August has been busy and exciting as CRAP. This past weekend I felt like I barfed my soul out of my chest. I’m usually a tame version of myself when out in public but I lost it Friday and Saturday. On Sunday it felt like I was speaking five octaves lower than I normally do. I dumped a bunch of Alka-Seltzer down my throat and tried not to throw up at the Yanni concert.

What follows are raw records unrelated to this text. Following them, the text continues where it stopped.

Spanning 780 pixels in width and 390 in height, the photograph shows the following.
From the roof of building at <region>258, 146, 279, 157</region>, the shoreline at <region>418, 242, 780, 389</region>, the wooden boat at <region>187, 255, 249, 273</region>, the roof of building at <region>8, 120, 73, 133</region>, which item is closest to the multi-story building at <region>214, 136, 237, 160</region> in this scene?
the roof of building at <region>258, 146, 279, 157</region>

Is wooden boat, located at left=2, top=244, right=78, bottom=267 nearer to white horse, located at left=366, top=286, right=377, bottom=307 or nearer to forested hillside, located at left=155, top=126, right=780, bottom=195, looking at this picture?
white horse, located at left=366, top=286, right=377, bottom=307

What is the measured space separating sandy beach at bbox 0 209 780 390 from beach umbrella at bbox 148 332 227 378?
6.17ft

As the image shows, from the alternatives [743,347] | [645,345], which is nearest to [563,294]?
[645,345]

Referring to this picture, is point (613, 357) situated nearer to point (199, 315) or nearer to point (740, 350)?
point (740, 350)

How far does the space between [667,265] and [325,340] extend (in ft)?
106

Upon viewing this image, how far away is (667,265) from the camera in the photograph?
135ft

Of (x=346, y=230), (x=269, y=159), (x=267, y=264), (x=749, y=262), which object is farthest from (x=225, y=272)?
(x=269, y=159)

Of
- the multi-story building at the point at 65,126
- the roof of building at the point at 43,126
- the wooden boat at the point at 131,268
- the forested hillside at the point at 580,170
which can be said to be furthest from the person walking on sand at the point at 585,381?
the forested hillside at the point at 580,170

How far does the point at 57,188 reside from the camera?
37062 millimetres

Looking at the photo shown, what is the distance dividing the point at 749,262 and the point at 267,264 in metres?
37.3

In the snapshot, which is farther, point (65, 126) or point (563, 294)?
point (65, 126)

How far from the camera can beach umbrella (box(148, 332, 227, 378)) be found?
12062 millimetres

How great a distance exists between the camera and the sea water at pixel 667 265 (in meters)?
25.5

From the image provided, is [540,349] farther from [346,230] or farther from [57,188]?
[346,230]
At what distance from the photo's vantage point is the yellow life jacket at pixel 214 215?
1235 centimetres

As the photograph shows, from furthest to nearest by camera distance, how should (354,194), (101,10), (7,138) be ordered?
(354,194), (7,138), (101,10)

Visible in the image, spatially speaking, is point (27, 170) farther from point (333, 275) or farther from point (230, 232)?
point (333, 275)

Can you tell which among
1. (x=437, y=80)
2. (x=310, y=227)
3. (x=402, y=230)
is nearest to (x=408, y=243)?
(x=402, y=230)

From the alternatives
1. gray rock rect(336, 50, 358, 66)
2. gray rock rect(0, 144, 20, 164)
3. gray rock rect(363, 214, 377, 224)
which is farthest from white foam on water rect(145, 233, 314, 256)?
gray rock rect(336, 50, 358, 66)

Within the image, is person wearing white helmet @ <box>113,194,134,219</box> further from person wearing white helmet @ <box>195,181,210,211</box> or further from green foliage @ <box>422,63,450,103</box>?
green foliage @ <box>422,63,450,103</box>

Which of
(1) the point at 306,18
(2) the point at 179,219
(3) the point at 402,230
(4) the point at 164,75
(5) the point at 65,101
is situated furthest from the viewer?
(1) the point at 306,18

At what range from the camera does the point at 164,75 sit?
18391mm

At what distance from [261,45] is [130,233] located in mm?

It began at the Robyn concert which she started to play a string of her popular songs, starting with “Indestructible” followed by “Call Your Girlfriend” and “Dancing On My Own.” It was wild which everyone jumping up and down and screeching the lyrics, but once THIS song started everything got still. It’s been one of my favorite songs for a while, so I choked up a little when it started. I just had a moment of Holy shit, she’s right there and this is happening. I get to see this and have this moment. It was a little after the 2:23 mark of the song that the choked up turned into me burying my face into my hands and wailing. It was beyond what Queen Oprah calls “the ugly cry.” It was little kid sobbing at the grocery store because mom won’t buy the Lunchables. *sobsobsobsob huuuugeeebreeeeaaattthhhiiiinn sobsobsob*
After the concert we walked down into a bar with an 80’s cover band that played two more of my favorite songs (“Your Love” by The Outfield and “Kickstart My Heart” by Motley Crue). At that point I was on a high from Robyn that I danced like a maniac and did the Andy-Dufresne-standing-in-the-rain-pose while screaming to all the songs. If I didn’t go to bed that night I’d probably be still awake now.
Saturday was my cousin’s wedding which was incredible. Same deal again. The music was fantastic and everyone was so happy to be together. I got a little too excited halfway through and had to put myself in timeout so I wouldn’t throw up. :)
What’s awesome is that both nights, strangers and family members alike came up to me and my friends saying how much they loved watching us dance and how they wanted to join. I was always a sidelines girl growing up so it meant a lot to me that I’ve come around to be someone that other people see and want to jump up and down and scream to Love Shack with.
IN OTHER NEWS:
Rejections. I’ve been submitting essays and lists here and there and the rejection letters I’ve been getting have said “we were about to use this but decided against it in the final round” or “this was extremely tempting but we’re going to pass.” It’s easier sometimes to be way off the mark because at least then you could blame it on so many different factors. When it’s so close to being accepted, you have to find that one little reason that made someone change their mind about it. At least I’m getting closer.
OKAY IT’S NYQUIL TIME I LOVE YOU BYE.